The challenge of keeping generational farms in New Zealand runs through the novel. Again, it's something drawn from Hawkins' own life.
"I love the farm, it's home," she says, of the property that has been in her family for four generations. "I have lived here all my life, it's special. The saddle paddock is where Grandpa found an old saddle in 1940 and all that stuff but I don't think I would be prepared to run it myself like Jenny. I didn't want to write that book where the girl bravely puts on her cowboy hat and turns into a McLeod's Daughter. Not that there is anything wrong with that ...
"Farms in New Zealand are worth lots but they're hard to run at a decent profit. There are superstars that do a fabulous job but I guess I purposely made Jenny's farm not one of those. I hope that we, Jarrod in particular, do a better job of it than Jen and her family but it's a really common scenario. I know it well."
Hawkins says the balance of being a vet and a writer stops her from taking herself too seriously.

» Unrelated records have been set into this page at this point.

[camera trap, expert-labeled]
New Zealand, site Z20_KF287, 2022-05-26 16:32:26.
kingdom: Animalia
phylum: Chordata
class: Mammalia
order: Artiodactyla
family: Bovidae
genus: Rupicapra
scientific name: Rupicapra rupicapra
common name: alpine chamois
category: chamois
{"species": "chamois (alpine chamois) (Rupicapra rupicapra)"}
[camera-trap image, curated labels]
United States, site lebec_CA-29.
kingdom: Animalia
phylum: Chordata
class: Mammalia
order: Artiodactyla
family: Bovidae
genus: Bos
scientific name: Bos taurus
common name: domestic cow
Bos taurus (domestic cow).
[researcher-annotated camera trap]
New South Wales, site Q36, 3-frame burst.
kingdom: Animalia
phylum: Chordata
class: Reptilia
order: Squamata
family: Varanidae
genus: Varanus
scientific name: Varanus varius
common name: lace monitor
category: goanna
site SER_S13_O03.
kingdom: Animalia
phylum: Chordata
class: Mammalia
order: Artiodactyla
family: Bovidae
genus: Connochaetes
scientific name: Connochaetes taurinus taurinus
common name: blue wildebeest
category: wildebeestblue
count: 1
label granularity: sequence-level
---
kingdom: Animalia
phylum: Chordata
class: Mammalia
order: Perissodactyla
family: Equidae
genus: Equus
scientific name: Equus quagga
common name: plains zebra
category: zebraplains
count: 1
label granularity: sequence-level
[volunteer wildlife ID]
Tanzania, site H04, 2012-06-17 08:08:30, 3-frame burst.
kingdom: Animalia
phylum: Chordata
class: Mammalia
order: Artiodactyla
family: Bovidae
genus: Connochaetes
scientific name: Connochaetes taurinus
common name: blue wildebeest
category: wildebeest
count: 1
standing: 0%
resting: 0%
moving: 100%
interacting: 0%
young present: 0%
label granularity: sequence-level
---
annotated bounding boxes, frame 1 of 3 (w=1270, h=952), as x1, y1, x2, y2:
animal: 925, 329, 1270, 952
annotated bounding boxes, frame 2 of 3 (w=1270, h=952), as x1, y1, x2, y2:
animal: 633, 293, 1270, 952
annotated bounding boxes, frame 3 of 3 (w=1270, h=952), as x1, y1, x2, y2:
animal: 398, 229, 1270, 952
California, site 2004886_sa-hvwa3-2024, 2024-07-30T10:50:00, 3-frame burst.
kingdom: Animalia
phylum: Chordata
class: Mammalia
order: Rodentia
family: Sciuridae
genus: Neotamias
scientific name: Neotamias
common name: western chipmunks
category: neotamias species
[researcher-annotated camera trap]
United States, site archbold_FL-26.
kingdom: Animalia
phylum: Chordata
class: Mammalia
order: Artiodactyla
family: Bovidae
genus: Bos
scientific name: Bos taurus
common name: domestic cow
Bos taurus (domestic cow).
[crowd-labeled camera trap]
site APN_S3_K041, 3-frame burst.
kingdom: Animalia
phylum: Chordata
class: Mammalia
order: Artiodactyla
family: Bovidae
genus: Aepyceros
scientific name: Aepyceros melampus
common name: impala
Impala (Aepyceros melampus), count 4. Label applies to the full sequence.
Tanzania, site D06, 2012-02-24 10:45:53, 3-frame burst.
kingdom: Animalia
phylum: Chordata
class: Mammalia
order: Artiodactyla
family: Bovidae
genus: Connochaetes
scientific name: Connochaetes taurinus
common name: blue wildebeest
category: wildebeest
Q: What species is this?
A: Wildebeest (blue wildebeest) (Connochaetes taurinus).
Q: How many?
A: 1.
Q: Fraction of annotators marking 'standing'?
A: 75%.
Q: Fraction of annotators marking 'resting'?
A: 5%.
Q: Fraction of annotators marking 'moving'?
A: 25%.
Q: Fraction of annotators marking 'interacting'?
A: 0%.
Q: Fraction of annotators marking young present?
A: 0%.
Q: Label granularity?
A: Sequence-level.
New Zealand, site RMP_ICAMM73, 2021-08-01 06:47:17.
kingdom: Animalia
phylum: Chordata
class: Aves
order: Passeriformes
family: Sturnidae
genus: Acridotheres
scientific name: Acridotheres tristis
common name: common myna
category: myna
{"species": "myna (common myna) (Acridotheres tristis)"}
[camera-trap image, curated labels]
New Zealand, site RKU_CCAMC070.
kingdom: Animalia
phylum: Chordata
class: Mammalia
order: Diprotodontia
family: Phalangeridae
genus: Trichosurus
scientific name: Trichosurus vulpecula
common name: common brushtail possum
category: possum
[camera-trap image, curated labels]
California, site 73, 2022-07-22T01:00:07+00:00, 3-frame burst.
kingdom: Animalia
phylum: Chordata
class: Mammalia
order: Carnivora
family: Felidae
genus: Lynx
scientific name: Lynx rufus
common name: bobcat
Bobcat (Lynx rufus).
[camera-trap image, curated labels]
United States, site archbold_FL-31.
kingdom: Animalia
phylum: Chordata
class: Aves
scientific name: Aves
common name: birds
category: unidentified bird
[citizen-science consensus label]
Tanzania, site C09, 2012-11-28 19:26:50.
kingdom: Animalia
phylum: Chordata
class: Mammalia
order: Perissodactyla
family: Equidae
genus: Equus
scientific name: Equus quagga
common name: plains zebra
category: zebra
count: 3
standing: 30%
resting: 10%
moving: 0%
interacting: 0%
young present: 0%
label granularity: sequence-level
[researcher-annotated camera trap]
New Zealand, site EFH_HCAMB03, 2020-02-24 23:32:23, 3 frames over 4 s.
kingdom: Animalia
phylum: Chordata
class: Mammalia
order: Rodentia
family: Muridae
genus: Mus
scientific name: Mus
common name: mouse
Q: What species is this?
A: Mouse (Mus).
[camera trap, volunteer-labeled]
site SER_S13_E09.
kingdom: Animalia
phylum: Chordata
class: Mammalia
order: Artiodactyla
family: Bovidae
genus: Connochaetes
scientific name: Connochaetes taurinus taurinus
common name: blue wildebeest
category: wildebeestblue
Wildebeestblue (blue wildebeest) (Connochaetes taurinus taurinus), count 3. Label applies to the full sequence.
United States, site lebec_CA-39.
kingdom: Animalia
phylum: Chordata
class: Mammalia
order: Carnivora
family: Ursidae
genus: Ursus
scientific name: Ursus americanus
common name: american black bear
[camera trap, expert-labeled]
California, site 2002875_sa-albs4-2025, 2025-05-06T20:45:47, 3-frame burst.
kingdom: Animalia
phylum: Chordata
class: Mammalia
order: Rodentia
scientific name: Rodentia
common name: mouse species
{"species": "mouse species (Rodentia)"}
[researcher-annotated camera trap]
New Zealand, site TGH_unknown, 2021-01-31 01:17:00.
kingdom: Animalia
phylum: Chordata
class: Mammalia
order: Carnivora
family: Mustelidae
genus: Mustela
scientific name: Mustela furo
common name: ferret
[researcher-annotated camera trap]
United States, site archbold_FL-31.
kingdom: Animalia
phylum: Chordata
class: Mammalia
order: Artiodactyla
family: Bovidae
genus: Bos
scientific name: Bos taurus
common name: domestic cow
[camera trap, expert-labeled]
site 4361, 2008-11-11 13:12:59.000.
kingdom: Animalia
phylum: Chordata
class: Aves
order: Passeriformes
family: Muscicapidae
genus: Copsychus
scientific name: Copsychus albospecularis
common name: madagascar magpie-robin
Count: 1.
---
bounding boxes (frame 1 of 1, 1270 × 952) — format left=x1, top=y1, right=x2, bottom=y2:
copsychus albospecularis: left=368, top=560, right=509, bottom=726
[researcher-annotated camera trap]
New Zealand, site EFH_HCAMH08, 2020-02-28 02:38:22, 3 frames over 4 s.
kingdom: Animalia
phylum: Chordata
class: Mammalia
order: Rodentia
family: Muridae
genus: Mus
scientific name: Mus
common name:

Watching sales figures and reading reviews can lead to "navel-gazing" but when attending a veterinary conference, no one will know – or care – that she's written a book and that, she says, is much healthier.
She started writing when Katherine was a baby, saying she wanted a project that was a little bit hard and something that needed to be concentrated on.
"I thought I would write a book but I didn't have a plan at all. I just started and, of course, that's a terrible way to write a book. You do actually kind of have to have an idea of what the plot is going to be. It was the worst book in the entire universe, but it was heaps of fun. I got totally addicted."
She gets most of her ideas come from spending time with people. If Hawkins is stuck, she'll catch up with friends and it tends to come right. She says doesn't copy people from her real life but she likes to use bits of their personalities.
"I think wouldn't it be fun if this person got terribly offended like this person I know? I'm much more interested in the characters and what makes them tick and trying to make sure people are pretty consistent than in the plot. I think that's a weakness of mine, I'm not very good at plots."
But there's a steady supply of content for her rural romance genre and while she has never felt like she's wanted to write a sequel to any of her previous novels, with this one she thinks it could be quite fun.